Contract Tests Basics
Contract Tests: Guardrails for Integrations
Unit tests protect internal logic. Integration tests validate wiring. Contract tests protect something different: the agreement between components. In production, many incidents come from silent API drift: one service changes a field name or behavior and another service breaks at runtime.
Contract tests make those agreements explicit and testable.
What Is a Contract?
A contract is a stable definition of how two systems interact. Common contracts:
- HTTP request and response schemas (JSON shape, required fields)

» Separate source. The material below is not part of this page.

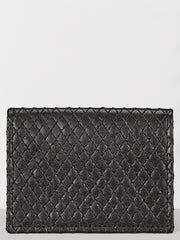Quilted Card Slim Fold Case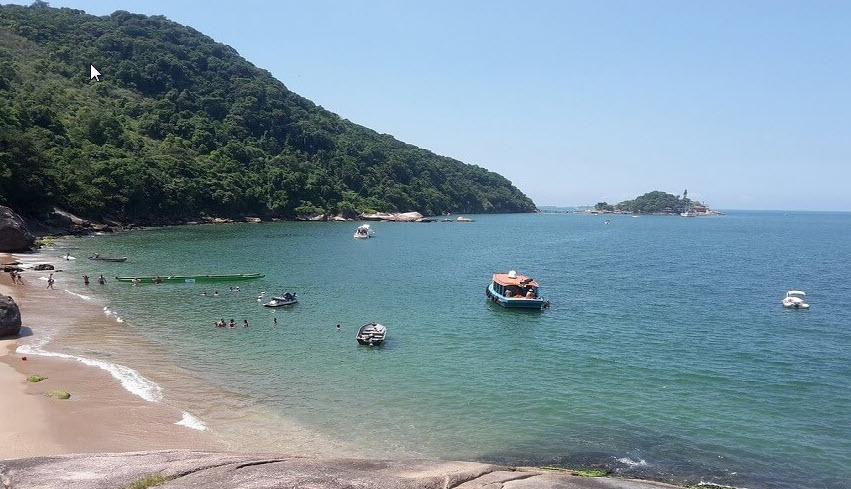 Praia do Sangava Guarujá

- Status codes and error formats
- Message schemas in queues
- Event payload fields
Production rule: treat external contracts like public APIs. They evolve slowly and intentionally.
Provider vs Consumer Perspective
There are two sides:
- Consumer: expects a certain shape/behavior from the provider
- Provider: must continue to satisfy consumer expectations
Contract testing aims to ensure changes in the provider do not break consumers.
A Minimal Contract Test Approach (No Extra Framework)
At a minimal level, you can write a test that asserts the JSON schema or key fields.
Example response shape:
{
"id": 1,
"email": "a@example.com",
"created_at": "2026-01-01T10:00:00Z"
}
Rust test that validates required fields exist:
use serde_json::Value;
fn assert_user_contract(v: &Value) {
assert!(v.get("id").is_some());
assert!(v.get("email").is_some());
assert!(v.get("created_at").is_some());
}
#[test]
fn user_response_contract() {
let body = r#"{"id":1,"email":"a@example.com","created_at":"2026-01-01T10:00:00Z"}"#;
let v: Value = serde_json::from_str(body).unwrap();
assert_user_contract(&v);
}
Production note: this catches accidental field removal or renaming.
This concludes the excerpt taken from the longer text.